I didn't see many of the larger animals that live in Taman Negara, such as the Asian elephant (endangered), the serow, the Malayan Tiger (endangered), the black panther, Malayan Tapir, civet, the wild cattle-like gaur (protected), yellow-throated marten, Asiatic golden cat, red dog or dhole, or the mouse deer. And of course I didn't see the Sumatran rhino, which is extinct.
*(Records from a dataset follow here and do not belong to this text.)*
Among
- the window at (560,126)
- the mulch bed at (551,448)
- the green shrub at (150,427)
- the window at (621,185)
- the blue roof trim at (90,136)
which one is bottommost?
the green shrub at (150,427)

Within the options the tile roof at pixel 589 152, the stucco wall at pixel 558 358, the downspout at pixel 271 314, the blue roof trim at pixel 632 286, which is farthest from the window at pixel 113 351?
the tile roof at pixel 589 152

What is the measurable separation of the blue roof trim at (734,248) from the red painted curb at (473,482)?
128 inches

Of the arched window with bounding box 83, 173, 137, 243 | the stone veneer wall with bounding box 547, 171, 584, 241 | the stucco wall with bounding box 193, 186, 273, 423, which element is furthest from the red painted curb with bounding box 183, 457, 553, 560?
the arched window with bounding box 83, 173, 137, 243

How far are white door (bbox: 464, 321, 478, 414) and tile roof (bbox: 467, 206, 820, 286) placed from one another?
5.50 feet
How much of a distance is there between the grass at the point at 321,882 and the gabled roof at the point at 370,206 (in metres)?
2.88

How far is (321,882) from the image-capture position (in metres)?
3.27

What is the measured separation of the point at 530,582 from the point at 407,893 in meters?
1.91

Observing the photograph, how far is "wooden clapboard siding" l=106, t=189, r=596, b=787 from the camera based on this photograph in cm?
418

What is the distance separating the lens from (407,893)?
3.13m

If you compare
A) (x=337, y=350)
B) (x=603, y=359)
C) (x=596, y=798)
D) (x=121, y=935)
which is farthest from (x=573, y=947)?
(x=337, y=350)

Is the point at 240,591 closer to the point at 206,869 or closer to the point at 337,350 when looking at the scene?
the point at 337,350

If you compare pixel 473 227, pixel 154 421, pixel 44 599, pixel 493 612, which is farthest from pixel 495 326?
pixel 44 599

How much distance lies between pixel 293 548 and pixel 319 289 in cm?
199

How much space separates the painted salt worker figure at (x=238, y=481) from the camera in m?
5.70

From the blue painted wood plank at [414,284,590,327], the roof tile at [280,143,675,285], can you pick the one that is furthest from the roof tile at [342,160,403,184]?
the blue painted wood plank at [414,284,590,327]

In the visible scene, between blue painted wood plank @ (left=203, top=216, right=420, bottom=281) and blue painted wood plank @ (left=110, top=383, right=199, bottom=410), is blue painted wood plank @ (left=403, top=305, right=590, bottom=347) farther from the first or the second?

Scientists believe that Taman Negara, now a national park, is the oldest rain forest in the world. Taman Negara is protected, but many of Malaysia's other rain forests, especially, those in Borneo, are threatened by logging, agriculture and urban encroachment. According to the United Nations, Malaysia's deforestation rate is accelerating faster than that of any other tropical country in the world. Malaysia's annual deforestation rate jumped almost 86 percent between the 1990-2000 period and 2000-2005. In total, Malaysia lost an average of 140,200 hectares—0.65 percent of its forest area—per year since 2000.

Sitting in the rain forest, a recurring thought that I first had while visiting the rain forests of the Pacific Northwest came to me. Life must have been more comfortable before humans built cities, which trap and reflect the heat and destroy the natural shade. In the rain forest there is no need for sunscreen or a hat, as only a few speckles of sunlight reach my skin. The rain is not really bothersome, since it is filtered by the trees, down to their roots. However, journal writing in the rain forest is definitely not easier. None of my pens worked in Taman Negara, whether due to the humidity of the pages in my journal or the stickiness of my hand I don't know. My notes consist of barely legible scribbles on my journal pages.